Last weekend the kids and I attended Vision Forum’s Reformation of Food and the Family conference. Over the years, our eating has mirrored a roller coaster ride. I read and research and learn all this great information. I get excited and plan and have some great ideas. Then reality sets in. And it gets hard. And I get discouraged. Down goes the roller coaster as we run back to all the yuckies we need to be avoiding.
I think that is why I enjoyed this conference so much. It was such a great encouragement. One of the theme’s that was mentioned over and over by several speakers, is that eating well is a journey. It is something that takes time, and lots of learning over an even longer period of time.
For those of on this journey who are first generation sojourners, not only are we huffing and puffing trying to just keep on the path, we are also having to “cut” the path as we go. We don’t have a roadmap or gps, we have to find our way with each step. And if that’s not enough, there are plenty of money-hungry healthy eating experts out there that are happy to show us the way for a price.
Today, I drove about 45 minutes away to a little farm tucked away in the rolling hills of Texas. As I pulled up to the farm, chickens and guineas were roaming around the yard. A tiny red building next to the pig pen housed the freezers full of grass-fed beef, free-range chicken, and pastured pork. The fresh milk and eggs are in the fridge next to the house.
As we were getting out of the van, out runs two little blonde-haired girls with their mama not far behind. She helped me get my goods out to the van, then took us on a mini-tour of the farm. We chatted about the pigs and their family’s hopes of moving toward heritage pigs. Then we discussed how hard it is to butcher the animals you have grown to love over the couple of years it takes to fatten them up (without growth hormones, that is). She walked us back to the van when we were done, thanked us for coming out and said she looked forward to seeing us next time.
As we drove away, I thought to myself,
“That’s how it should be.”
Simple. Basic. Whole.
I left that farm feeling so full of peace. This is how it should be. We should have peace of mind about the things we eat and feed out families. And it doesn’t have to be this complicated food matrix. It really can be simple.
What about the cost?
I have been thinking about this quite a bit lately, especially with the rise in couponing (yes, I have tried my hand at it). I don’t remember the statistics, but I read something somewhere that said we (as in modern Americans) spend less of our total earnings on food than any other time in history (or any other country, currently). We want it cheap (or free) and we don’t care how devoid of nutrition it might be. In other words, we are a gluttonous generation that wants to be fed by the work of others. Another non-statistical bit of info…one in seven Americans is fed with food paid for by others (food stamps, free lunch program).

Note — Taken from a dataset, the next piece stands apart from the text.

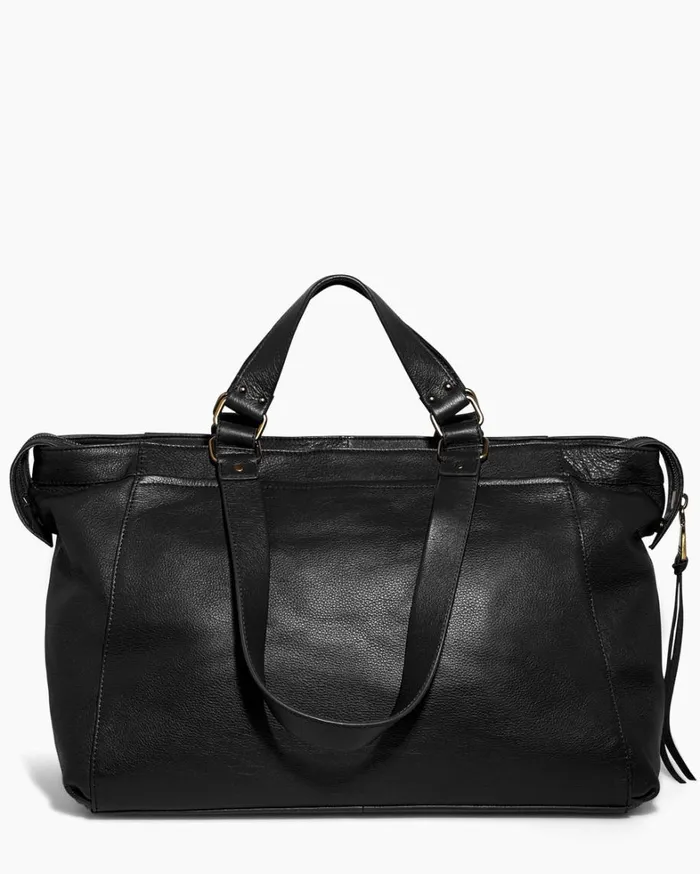 Aimee Kestenberg Tote Bags Women Bleecker XL Tote Black With 14k Yellow Gold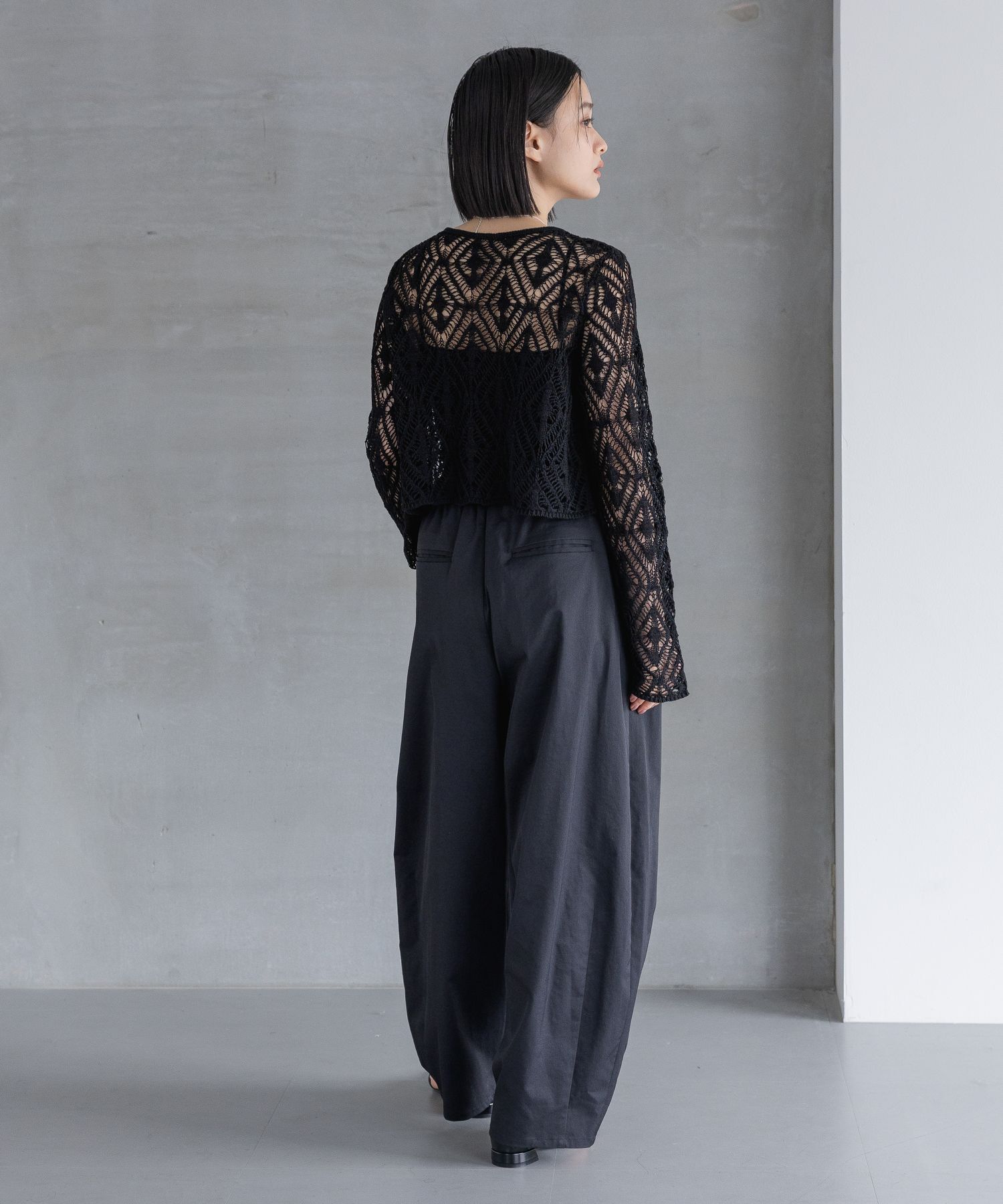 A part by 「リネンコンスカシアミカーディガン」|カーディガン|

Real food cost money. Do you know why? Because real food is grown by real people. Real people can only work so many hours. Real people are affected by nature (remember the curse put on Adam?). Real people have to feed their own family. When you buy real food from a real person, you have to exchange something of real value for the real food.
This often comes in the form of sacrifice. For most of us, eating real food is a sacrifice. It may cost more than we would like to pay. We may have to travel further than we normally travel. It probably takes longer to prepare. But the reward, or should I say blessing, of our sacrifice is great.
As time allows, I am planning on writing a series of articles about where to begin in reforming our diets. Sometimes the hardest part of a journey is the first few steps. And often those steps must be taken in faith.
I would also like to spend some time on practical ways we can eat a more wholesome diet while at the same time living within our means. This can be a challenge, but honestly I think a big part of overcoming these challenges is changing our mind set.
One other topic that deserves to be examined is the different fads out there, even in the “healthy” food arena. Everything has a label and everyone is wearing one! As a Bible believing Christian, we should start and end with His Word as our source of reference. What does the Word say about our eating (does is say anything at all)?
Finally, I would like to leave you with a verse. I know that the food topic can sometimes be divisive. That is not my goal at all. I pray that all I say or teach others would be done in charity.
Though I speak with the tongues of men and of angels, and have not charity, I am become as sounding brass, or a tinkling cymbal.